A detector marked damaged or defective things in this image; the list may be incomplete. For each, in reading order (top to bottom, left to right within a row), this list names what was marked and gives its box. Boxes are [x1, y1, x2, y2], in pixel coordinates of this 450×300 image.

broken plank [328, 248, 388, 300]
==
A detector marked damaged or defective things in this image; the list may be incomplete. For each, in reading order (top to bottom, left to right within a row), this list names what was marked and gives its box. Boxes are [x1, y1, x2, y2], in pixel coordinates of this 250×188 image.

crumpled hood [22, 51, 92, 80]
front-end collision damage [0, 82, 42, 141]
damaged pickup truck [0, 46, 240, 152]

| Task objective |
Copy out, unchanged, the part of the records that opens with the line containing "this 450×300 image." and closes with the line containing "broken plank [328, 248, 388, 300]", both of those lines included.

| Solution to this task |
A detector marked damaged or defective things in this image; the list may be incomplete. For each, in reading order (top to bottom, left to right within a row), this list names what was marked and gives its box. Boxes are [x1, y1, x2, y2], in pixel coordinates of this 450×300 image.

broken plank [328, 248, 388, 300]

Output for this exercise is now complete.